Extrait fourni -
┄┄┄┄┄┄┄┄┄┄┄┄┄┄┄┄┄┄┄┄
Le différentiel d’intérêt de ce côté-ci de l’Atlantique entre la cause chilienne et la cause guatémaltèque n’obéit pas à ce prisme. En Amérique centrale comme en Amérique du Sud, c’est bel et bien un coup d’État fomenté par la CIA états-unienne qui a mis les militaires au pouvoir. En renversant l’expérience démocratique réformatrice du président Jacobo Arbenz au Guatemala ; en renversant l’expérience démocratique socialiste du président Salvador Allende au Chili. Pour y assurer, dans les deux cas, la préservation des intérêts nord-américains et leur mainmise sur l’économie, au prix d’atrocités toujours impunies pour l’essentiel. Des milliers de meurtres et de disparitions au Chili, des centaines de milliers au Guatemala (des « actes de génocide », selon le rapport de la Commission de clarification historique de l’ONU de 1999).

Or, à l’époque comme aujourd’hui, les figures Allende vs Pinochet ont mobilisé et mobilisent toujours bien davantage que leurs équivalents guatémaltèques dont on ne connaît même pas les noms. Les multiples célébrations publiques et évocations médiatiques du 50e anniversaire du coup d’État chilien de 1973, le 11 septembre dernier, sont venues le rappeler à souhait [2]. Pourquoi ? Parce que la gauche guatémaltèque n’a jamais bénéficié de la même proximité politique, culturelle, pour ne pas dire « latine », que celle entretenue par l’intelligentsia chilienne avec ses camarades européens ? Sans doute. Le rôle des diasporas ou de réseaux de soutien lestés d’impensés raciaux, ainsi que l’identification empathique avec nos alter ego au Chili, plus automatique qu’avec des indigènes du Guatemala moins dotés en capital social ou symbolique, y sont pour quelque chose, c’est sûr.
┄┄┄┄┄┄┄┄┄┄┄┄┄┄┄┄┄┄┄┄
Ensemble d'enregistrements -
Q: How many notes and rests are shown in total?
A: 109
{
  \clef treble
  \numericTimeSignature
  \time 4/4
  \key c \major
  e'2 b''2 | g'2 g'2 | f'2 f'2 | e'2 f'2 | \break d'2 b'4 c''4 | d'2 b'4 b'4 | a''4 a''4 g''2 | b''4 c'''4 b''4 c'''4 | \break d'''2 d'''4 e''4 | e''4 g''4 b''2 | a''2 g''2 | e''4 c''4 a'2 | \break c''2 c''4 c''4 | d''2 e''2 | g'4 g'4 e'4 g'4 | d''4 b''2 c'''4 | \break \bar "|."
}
┄┄┄┄┄┄┄┄┄┄┄┄┄┄┄┄┄┄┄┄
Exercice court 1 - D'après l'extrait fourni, quel président a été renversé au Guatemala ?
Exercice court 2 - Indiquez si chacune des affirmations suivantes concorde avec l'extrait fourni, en répondant par oui ou par non et en citant les mots décisifs du texte. (a) Le rapport de la Commission de clarification historique de l'ONU date de 1999. (b) Le coup d'État chilien a eu lieu en 1975. (c) Au Chili, les meurtres et disparitions se comptent par centaines de milliers.
Exercice court 3 - Recopiez sans rien changer le passage de l'extrait fourni compris entre « Le différentiel d’intérêt » et « de l’ONU de 1999). », bornes incluses.

Réponse attendue 1 - Jacobo Arbenz.

Réponse attendue 2 -
(a) Oui : « selon le rapport de la Commission de clarification historique de l’ONU de 1999 ».
(b) Non : « du coup d’État chilien de 1973 ».
(c) Non : « Des milliers de meurtres et de disparitions au Chili, des centaines de milliers au Guatemala ».

Réponse attendue 3 -
Le différentiel d’intérêt de ce côté-ci de l’Atlantique entre la cause chilienne et la cause guatémaltèque n’obéit pas à ce prisme. En Amérique centrale comme en Amérique du Sud, c’est bel et bien un coup d’État fomenté par la CIA états-unienne qui a mis les militaires au pouvoir. En renversant l’expérience démocratique réformatrice du président Jacobo Arbenz au Guatemala ; en renversant l’expérience démocratique socialiste du président Salvador Allende au Chili. Pour y assurer, dans les deux cas, la préservation des intérêts nord-américains et leur mainmise sur l’économie, au prix d’atrocités toujours impunies pour l’essentiel. Des milliers de meurtres et de disparitions au Chili, des centaines de milliers au Guatemala (des « actes de génocide », selon le rapport de la Commission de clarification historique de l’ONU de 1999).